▶ [Texte présenté]
★ ★ ★ ★ ★ ★ ★
La crise est-elle soluble dans l’eau ? C’est la question que certains doivent se poser, qui l’espèrent encore, afin que les affaires repartent sans trop tarder. Mais ce qui est en train de se passer ne répond pas exactement à leur attente. Car nous constatons que les deux grosses bulles financières résultant des mesures de sauvetage et de relance que les gouvernements ont adopté – la bulle privée et la publique – ne sont pas près d’être résorbées et commencent à produire, chacune, de sérieux dégâts. Dans un contexte où la sortie de la récession est incertaine et la rechute possible.

La bulle privée se prépare à perturber l’économie des seuls pays qui continuent de connaître une franche croissance économique. En Asie principalement, mais également au Brésil, où les capitaux sont massivement présents, à la recherche des meilleures affaires, pour investir ou pour faire des raids dans le cadre du carry trade.

La bulle publique se révèle si dure à digérer que l’on en vient à se demander si cela va être possible de la contenir et de la résorber. Comme si les Etats avaient présumé de leurs forces en combattant les effets économiques de la déroute financière et en finançant les banques, et qu’ils étaient allés trop loin. La dette cumulée des pays du G7 atteint désormais environ 30 mille milliards de dollars, dont 22 mille milliards pour les seuls Etats-Unis et le Japon. La Grèce y contribue pour un ridicule 300 milliards ! Ces chiffres mettent en perspective la crise actuelle.
★ ★ ★ ★ ★ ★ ★
▶ [Informations présentées]
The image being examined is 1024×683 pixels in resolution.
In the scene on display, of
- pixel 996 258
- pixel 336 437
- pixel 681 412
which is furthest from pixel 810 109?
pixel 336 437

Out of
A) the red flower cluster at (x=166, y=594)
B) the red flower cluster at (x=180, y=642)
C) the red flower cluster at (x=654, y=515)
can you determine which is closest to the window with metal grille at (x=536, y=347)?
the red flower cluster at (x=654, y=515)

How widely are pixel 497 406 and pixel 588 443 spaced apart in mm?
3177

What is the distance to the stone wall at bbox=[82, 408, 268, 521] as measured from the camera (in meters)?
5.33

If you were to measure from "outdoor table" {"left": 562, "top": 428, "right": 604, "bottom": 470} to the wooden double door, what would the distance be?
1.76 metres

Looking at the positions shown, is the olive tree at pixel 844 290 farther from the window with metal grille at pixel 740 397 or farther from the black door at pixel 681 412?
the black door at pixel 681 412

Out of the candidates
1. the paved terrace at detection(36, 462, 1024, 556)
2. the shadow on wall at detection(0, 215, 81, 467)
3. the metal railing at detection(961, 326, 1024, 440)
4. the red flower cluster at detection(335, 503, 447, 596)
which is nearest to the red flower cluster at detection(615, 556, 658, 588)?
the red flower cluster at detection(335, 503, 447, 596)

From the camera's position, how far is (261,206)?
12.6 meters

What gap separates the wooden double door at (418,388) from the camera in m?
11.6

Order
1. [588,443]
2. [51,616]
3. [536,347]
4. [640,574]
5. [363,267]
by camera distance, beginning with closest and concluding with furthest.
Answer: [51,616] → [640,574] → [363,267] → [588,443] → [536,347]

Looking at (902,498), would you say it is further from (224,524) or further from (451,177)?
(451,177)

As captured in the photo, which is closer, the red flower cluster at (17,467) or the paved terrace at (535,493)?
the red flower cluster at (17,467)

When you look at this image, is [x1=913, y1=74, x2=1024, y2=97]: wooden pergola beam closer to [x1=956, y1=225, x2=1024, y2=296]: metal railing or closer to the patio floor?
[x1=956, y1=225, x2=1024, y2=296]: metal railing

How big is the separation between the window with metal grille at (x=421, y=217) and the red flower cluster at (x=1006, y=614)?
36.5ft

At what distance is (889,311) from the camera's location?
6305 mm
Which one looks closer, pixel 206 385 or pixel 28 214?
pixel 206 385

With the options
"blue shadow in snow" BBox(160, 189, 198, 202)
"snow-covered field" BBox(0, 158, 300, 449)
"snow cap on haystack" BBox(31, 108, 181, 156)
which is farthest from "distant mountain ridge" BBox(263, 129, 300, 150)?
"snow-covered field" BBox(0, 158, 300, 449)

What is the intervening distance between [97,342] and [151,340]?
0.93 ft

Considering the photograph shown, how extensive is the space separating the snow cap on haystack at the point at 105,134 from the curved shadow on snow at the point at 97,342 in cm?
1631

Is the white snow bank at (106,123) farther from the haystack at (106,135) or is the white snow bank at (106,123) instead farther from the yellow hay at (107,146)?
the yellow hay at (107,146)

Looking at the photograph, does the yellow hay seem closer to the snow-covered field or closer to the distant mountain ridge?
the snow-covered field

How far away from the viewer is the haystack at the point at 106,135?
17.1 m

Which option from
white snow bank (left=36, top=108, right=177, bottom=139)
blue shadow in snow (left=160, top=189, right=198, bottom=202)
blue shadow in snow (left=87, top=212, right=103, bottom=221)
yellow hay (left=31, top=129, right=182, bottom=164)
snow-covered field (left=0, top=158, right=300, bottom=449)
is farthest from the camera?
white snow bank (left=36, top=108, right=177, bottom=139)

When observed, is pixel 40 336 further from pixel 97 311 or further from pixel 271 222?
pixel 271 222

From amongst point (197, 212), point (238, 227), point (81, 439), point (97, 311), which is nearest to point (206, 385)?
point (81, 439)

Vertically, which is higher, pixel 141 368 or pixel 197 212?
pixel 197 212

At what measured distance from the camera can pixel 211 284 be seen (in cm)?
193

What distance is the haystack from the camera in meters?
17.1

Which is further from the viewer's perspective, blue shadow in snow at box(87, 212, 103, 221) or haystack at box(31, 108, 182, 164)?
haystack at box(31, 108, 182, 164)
★ ★ ★ ★ ★ ★ ★
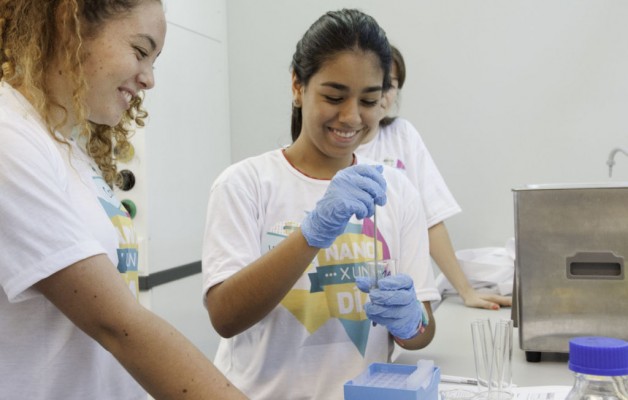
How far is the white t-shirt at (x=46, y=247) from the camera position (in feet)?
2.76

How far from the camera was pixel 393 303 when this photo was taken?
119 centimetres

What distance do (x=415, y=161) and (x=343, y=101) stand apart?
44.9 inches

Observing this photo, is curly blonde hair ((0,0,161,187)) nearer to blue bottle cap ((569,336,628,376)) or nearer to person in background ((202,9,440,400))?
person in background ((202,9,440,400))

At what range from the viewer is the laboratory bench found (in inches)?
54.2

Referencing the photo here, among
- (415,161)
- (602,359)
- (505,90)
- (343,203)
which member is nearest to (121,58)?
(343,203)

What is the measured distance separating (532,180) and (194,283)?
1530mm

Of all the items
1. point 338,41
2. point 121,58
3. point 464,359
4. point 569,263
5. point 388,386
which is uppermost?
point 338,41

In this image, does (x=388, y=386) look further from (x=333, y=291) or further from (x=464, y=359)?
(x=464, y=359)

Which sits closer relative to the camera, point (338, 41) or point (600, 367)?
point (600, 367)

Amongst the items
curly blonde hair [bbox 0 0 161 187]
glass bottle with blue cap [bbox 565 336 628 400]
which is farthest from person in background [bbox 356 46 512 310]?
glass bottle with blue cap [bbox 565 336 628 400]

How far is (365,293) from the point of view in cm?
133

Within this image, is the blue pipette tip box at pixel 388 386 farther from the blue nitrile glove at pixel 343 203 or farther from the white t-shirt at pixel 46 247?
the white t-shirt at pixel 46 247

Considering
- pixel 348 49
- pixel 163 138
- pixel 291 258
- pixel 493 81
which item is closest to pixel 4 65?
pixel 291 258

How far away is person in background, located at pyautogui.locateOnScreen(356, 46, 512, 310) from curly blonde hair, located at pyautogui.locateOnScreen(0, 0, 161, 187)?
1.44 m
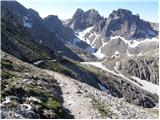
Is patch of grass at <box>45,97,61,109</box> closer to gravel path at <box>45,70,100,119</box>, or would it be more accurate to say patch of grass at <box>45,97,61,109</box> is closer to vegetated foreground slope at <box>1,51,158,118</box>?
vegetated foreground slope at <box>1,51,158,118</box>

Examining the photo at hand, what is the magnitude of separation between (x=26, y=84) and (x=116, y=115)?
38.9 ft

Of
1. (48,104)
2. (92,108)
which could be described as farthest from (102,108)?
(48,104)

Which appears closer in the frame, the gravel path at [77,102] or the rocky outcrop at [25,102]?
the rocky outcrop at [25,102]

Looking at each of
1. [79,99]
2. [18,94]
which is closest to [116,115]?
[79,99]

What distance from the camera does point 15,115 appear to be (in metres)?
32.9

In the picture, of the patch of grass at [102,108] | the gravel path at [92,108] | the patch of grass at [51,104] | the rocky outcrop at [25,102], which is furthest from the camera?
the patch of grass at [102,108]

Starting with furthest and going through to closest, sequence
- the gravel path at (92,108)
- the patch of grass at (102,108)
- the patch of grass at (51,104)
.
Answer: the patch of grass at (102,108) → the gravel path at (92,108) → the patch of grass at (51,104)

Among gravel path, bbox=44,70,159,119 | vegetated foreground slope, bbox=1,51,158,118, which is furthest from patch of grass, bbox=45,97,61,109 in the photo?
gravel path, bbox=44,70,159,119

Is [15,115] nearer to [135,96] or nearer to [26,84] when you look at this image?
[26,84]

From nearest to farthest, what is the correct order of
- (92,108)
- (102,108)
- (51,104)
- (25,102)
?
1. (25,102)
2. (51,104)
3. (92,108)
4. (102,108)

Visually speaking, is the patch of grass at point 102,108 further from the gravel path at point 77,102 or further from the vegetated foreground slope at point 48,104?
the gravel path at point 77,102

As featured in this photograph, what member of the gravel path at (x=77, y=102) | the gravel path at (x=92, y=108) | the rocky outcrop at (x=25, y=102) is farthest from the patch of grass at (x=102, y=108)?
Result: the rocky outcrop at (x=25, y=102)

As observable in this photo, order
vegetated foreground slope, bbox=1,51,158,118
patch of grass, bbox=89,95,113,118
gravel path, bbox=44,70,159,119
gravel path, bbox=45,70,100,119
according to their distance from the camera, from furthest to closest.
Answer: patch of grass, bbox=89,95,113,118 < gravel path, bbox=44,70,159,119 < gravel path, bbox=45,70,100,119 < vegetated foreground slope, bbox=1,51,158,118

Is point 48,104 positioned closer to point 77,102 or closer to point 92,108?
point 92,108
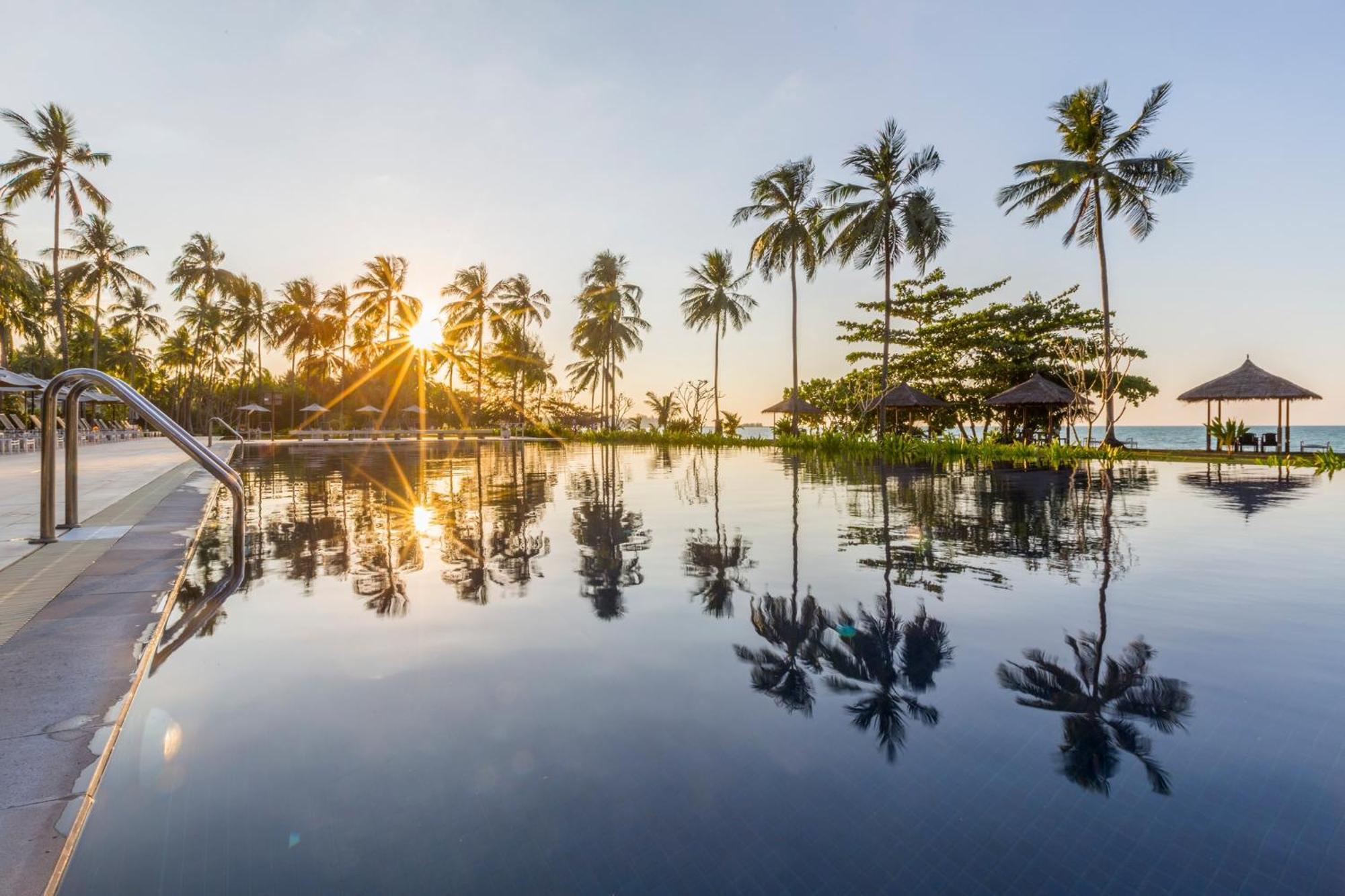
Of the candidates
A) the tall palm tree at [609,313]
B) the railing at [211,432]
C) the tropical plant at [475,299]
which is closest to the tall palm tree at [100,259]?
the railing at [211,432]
★ ★ ★ ★ ★ ★ ★
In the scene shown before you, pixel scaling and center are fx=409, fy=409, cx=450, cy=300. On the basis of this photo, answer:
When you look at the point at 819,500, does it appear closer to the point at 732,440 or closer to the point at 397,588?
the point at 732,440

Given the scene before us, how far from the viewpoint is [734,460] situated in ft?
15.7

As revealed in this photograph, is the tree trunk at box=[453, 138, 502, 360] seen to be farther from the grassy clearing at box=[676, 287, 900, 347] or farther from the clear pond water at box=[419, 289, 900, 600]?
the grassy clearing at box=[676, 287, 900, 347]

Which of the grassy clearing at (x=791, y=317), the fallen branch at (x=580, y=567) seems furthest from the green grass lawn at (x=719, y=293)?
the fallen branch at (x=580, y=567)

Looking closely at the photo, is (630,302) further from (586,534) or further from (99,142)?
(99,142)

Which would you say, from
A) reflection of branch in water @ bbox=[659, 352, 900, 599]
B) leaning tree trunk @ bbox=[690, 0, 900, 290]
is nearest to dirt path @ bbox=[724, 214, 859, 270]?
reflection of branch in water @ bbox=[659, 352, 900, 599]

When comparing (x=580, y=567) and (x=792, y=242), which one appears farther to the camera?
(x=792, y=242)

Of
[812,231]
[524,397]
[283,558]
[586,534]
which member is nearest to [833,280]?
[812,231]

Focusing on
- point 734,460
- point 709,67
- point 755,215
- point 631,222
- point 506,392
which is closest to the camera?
★ ★ ★ ★ ★ ★ ★
▶ [Tâches et exercices]
1. Répondez à ces questions sur le texte consacré à la crise :
(a) Quelles sont les deux bulles financières nées des mesures prises par les gouvernements ?
(b) En dehors de l'Asie, quel pays est cité comme lieu où les capitaux sont massivement présents ?
(c) À combien s'élève à peu près la dette cumulée des pays du G7 ?
2. Poursuivez le texte sur la crise et ses deux bulles financières en partant de sa dernière phrase.

▶ [Réponses aux tâches]
1.
(a) La bulle privée et la bulle publique.
(b) Le Brésil.
(c) Environ 30 mille milliards de dollars.

2.
Le monde financier, quant à lui, a repris confiance et initiative. Il mène trois batailles simultanées en vue de se préparer des jours meilleurs :

1/ Davos a été l’occasion du coup d’envoi de son offensive, en vue de canaliser et réduire tous les projets visant à le taxer et à restreindre ses activités. C’est sur le Sénat américain qu’il compte pour bloquer sans attendre la réforme lancée par Barack Obama sous le nom de « Volcker’s rule » ; cela est pour l’instant bien parti. Auditionné hier par le Sénat, Paul Volcker, âgé de 82 ans, a déclaré en parlant de la prochaine crise : « je ne vivrai peut-être pas assez longtemps pour voir la crise, mais mon âme reviendra vous hanter ».

2/ C’est à l’usure, parallèlement, que ce monde enfermé sur lui-même pense pouvoir émousser le projet du Comité de Bâle de renforcement des fonds propres des établissements financiers ; cela s’annonce assez bien, car il y a plein de chausses trappes possibles. Le diable est du côté des banques, faut-il s’en étonner ?

3/ Enfin, il entend obtenir une place privilégiée sur le marché obligataire, afin de se financer. Déterminé à passer devant des Etats coupables de lourdement peser sur le marché avec leurs déficits persistants. Tous les Etats étant également fautifs, mais certains l’étant plus que d’autres à leurs yeux : ceux qui sont les plus fragiles, à qui il peut être plus facilement intimé l’ordre de rentrer dans le rang, surtout s’ils sont laissés seuls dans l’épreuve. L’Europe est pour le monde financier un terrain de jeu de choix, ses maillons les plus faibles propices à l’usage ostensible de son savoir faire. Car derrière l’anonymat des marchés, leur réactions psychologiques si imprévisibles, il y a des acteurs et des calculs. Dont la BCE, dont les moyens sont à ce niveau considérables.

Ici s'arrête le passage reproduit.